July 23, 2014
By Ron Gregory
LOGAN — Third District Congressman Nick Rahall kicked off his coalfield campaign just down the street from where his opponents have opened their first southern West Virginia headquarters.
An overflow crowd of more than 65 people was on hand when Rahall welcomed visitors to his new headquarters on Dingess Street in downtown Logan. Two weeks ago, Republicans opened a headquarters a block away, touting it as the first such GOP headquarters in history.
Those who spoke Friday evening at Rahall’s event were cordial in their comments about all constituents, Republican, Democrat and independent. But they were unified in one message: the seniority of Democrat Rahall cannot be lost to the inexperience of a Republican challenger.
Speaker after speaker, including state Sen. Art Kirkendoll and state Treasurer John Perdue, echoed the message: Rahall has clout that his opponent would not.
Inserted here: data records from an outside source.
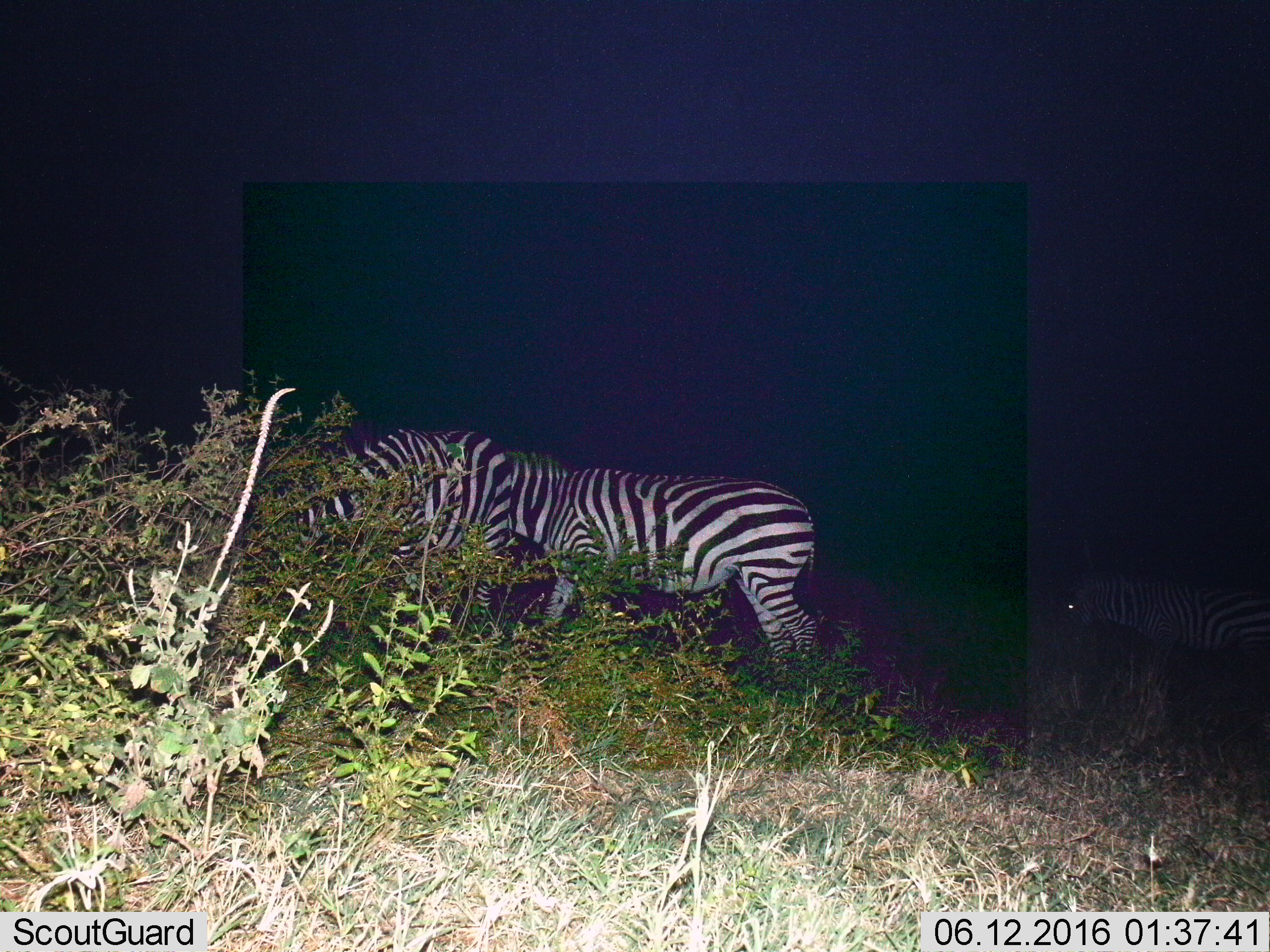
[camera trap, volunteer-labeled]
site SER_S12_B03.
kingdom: Animalia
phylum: Chordata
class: Mammalia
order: Perissodactyla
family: Equidae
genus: Equus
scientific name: Equus quagga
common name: plains zebra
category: zebraplains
Zebraplains (plains zebra) (Equus quagga), count 3. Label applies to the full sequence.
Even Rahall was in the spirit of the evening, telling those crowded into the building that, “if re-elected, I will be at least the fourth-ranking member in the entire House of Representatives.” That message brought cheers from those on hand, which included people from Boone, Logan and Mingo counties.
Perdue, a Boone County native, said this “may be the most critical election in a lifetime,” as he urged the crowd to “work extra hard for Nick Joe Rahall.”
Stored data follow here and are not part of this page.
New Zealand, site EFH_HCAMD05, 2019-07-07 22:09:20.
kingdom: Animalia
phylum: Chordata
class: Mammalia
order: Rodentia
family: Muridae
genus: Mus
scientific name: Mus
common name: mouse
Kirkendoll expressed a similar position, noting that such accomplishments as Corridor G (U.S. Highway 119) and the state Route 10 connection between Man and Logan “would not have been possible if Nick Joe Rahall had not been there fighting for those kinds of projects.”
Rahall defended his support for coal mining. “I would be a fool not to support coal,” Rahall said. He added, “Anyone who says I have not been a fighter for coal must be lost in outer space somewhere.”
Later, Rahall told supporters the headquarters will remain open “through the election” as a gathering place for citizens and for those needing his campaign material.
Other Democrat candidates also are expected to work from the headquarters and several had campaign material on hand for the opening.